Thursday, July 21, 2011

Harapan Laron-Laron S-1 Itu Terbunuh Satu Demi Satu

Oleh : Bambang Haryanto
Esai Epistoholica No. 114/Juli 2011
Email : epistopress (at) gmail.com
Home : Epistoholik Indonesia


Dijamin membeludak.

Ribuan para pencari kerja dipastikan senantiasa membanjiri Pameran Bursa Kerja atau Job Career, di mana pun diadakan. Termasuk yang berlangsung di Solo (20-21/7/2011).


Realitas tersebut merupakan cerminan hal buruk tentang kepedulian lembaga pendidikan kita terhadap para lulusannya.

Lembaga pendidikan itu hanya kemaruk merekrut calon mahasiswa, lalu berusaha cepat meluluskannya. Setelah diwisuda, hanya nasib saja yang menuntun mereka.

Membeludaknya pencari kerja yang menerjuni bursa-bursa kerja itu tidak lebih merupakan arena perjudian nasib semata. Sekaligus menunjukkan rendahnya penguasaan metode ilmiah yang mereka reguk di bangku pendidikan untuk diaplikasikan di dunia nyata.

Sebab strategi berburu pekerjaan seharusnya dilakukan secara sistematis. Persis seperti ketika mereka menulis skripsi. Diawali penentuan topik skripsi bersangkutan. Dalam langkah berburu pekerjaan langkah awal itu adalah melakukan self-assessment, menilai secara kritis dirinya sendiri, guna menentukan sasaran yang sesuai bakat, minat, temperamen dirinya.

Juga meriset kualifikasi pekerjaan sampai detil informasi pelbagai perusahaan sasaran, pengumpulan data wawancara dengan karyawan yang pekerjaan atau karirnya ingin diterjuni, menggalang jejaring atau networking, sampai ujian skripsi (tes wawancara kerja).
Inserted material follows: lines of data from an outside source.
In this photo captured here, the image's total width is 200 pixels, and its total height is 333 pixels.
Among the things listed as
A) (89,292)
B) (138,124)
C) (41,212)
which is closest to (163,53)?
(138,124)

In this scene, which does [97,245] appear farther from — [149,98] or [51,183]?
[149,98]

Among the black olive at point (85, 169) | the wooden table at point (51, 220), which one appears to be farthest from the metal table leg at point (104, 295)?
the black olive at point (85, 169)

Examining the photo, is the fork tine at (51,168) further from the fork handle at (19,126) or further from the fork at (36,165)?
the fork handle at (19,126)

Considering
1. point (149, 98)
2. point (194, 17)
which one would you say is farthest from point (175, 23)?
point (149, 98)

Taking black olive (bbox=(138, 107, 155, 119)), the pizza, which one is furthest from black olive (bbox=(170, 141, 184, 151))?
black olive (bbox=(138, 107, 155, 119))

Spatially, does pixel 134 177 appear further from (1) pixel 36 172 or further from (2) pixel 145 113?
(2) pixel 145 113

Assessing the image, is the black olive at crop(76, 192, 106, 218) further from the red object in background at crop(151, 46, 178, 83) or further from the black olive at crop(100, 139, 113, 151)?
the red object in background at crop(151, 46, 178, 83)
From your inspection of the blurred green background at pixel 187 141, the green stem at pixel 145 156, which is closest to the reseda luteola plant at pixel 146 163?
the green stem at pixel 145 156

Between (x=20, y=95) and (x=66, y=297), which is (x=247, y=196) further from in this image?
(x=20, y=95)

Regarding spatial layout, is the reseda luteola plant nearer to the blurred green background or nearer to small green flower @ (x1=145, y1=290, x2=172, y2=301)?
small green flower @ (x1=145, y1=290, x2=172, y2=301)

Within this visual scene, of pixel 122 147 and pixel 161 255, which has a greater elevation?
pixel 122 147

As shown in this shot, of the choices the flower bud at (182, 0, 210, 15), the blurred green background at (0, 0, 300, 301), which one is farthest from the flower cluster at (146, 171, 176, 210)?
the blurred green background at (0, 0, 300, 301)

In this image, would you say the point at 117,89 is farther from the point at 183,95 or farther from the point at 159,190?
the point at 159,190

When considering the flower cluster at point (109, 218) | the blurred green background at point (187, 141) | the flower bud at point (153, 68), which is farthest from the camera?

Metode sistematis yang lebih agresif dan efektif ini tidak berbau untung-untungan. Sarana teknologi komunikasi dan informasi kini melimpah tersedia, sehingga perburuan pekerjaan tidak semata terpaku pada satu metode berbau perjudian, selain terjun dalam bursa kerja, adalah membalas iklan-iklan lowongan.

Rata-rata pencari kerja tidak tahu bahwa sebenarnya lowongan yang muncul dalam iklan senyatanya hanya 15 persen dari seluruh lowongan yang tersedia. Sisanya yang 85 persen tersembunyi, dan hanya pencari kerja yang smart saja yang mampu mengeksploitasinya.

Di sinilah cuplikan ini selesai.